After graduating from Berklee College of Music in the Spring of 2005, Leroy moved to Los Angeles to pursue a career in the film and TV industry, where he first started working as a technician and assistant for various composers. This led him to meet John Frizzell, who eventually gave him his first orchestration opportunity on a TV film (A Little Thing Called Murder), and a few weeks later on a feature film (Stay Alive).

In April 2006, Leroy started working for composer and orchestrator William Ross. Around the same period, he also re-orchestrated a suite from Basil Poledouris's score to Conan The Barbarian, to be performed under the composer's direction in July 2006, at the second International Film Music Conference in Úbeda, Spain. Leroy also worked as orchestrator and assistant to Ross on the 79th Academy Awards ceremony.

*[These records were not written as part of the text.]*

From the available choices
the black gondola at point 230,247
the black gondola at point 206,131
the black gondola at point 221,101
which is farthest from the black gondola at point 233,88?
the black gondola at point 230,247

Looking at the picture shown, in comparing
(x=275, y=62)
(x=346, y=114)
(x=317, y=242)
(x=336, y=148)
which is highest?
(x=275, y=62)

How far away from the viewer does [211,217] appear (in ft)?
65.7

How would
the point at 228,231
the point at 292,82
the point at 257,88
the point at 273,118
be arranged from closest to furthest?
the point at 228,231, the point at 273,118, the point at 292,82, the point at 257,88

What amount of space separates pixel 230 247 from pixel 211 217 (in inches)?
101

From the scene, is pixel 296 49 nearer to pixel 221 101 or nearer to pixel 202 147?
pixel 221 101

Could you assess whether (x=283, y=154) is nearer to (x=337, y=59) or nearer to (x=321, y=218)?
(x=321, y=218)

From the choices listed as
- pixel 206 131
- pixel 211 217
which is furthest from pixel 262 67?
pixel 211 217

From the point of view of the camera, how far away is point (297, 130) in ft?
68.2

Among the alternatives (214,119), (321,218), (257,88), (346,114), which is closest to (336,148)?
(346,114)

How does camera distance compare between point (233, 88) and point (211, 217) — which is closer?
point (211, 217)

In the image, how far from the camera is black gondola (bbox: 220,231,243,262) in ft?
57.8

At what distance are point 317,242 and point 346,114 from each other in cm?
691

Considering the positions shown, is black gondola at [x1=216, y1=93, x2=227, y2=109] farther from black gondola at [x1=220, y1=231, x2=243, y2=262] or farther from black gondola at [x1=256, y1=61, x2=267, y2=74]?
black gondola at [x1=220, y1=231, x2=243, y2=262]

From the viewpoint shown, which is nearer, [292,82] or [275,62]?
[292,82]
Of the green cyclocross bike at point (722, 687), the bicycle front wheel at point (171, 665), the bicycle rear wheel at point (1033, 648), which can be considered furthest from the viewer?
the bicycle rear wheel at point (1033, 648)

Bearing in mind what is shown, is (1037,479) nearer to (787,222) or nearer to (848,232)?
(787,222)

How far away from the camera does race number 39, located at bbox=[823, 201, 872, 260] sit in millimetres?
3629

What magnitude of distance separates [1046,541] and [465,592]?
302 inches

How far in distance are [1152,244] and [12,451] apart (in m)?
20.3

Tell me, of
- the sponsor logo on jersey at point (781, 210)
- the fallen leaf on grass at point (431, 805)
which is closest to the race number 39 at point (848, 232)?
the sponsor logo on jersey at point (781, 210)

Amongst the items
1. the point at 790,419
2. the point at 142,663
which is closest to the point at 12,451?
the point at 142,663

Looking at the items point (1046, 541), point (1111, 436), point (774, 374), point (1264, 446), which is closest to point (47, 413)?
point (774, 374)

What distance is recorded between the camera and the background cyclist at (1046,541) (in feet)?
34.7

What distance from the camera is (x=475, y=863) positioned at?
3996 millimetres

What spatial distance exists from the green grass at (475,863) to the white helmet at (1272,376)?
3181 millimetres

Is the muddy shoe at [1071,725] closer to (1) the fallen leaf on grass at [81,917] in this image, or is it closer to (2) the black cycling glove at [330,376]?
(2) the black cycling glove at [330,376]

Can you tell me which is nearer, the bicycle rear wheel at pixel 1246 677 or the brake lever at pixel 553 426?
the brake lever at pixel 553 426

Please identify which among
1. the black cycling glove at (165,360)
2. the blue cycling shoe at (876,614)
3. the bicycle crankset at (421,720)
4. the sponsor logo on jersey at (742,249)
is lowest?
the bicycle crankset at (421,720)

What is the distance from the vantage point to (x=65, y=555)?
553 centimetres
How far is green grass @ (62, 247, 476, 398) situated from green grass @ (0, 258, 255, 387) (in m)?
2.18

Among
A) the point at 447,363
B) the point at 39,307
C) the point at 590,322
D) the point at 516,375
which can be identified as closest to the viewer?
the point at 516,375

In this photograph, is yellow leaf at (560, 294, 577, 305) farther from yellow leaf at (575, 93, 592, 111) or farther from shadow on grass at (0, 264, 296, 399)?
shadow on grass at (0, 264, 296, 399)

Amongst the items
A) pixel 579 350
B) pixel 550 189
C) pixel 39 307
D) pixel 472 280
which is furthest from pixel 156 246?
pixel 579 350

In 2008, he orchestrated on Ross' score to The Tale of Despereaux and later on worked on an additional two Emmy-winning Academy Awards ceremonies. Through his associations with Ross, Leroy wrote additional music on A Very Harold & Kumar 3D Christmas, Touchback, and numerous Hallmark Hall of Fame's movies-of-the-week, such as Away & Back (starring Minka Kelly) and In My Dreams (starring Katharine McPhee). In 2012, he also was music programmer on Lionsgate's tentpole blockbuster The Hunger Games.

==Momentum, RLP==

In 2011, Ross and Leroy partnered to form the company Momentum RLP, a music production studio based in Santa Monica, California.

==Works==

Since 2011, Leroy has written original music for short films, independent features (The Mistover Tale, iKllr, The Housemaid, Chị chị em em...) and television films (Crackle's The Throwaways, Hallmark Channel's One Christmas Eve...).

Leroy has also been writing music to video games such as Bandai Namco's Jump Force and for music libraries such as Audio Network.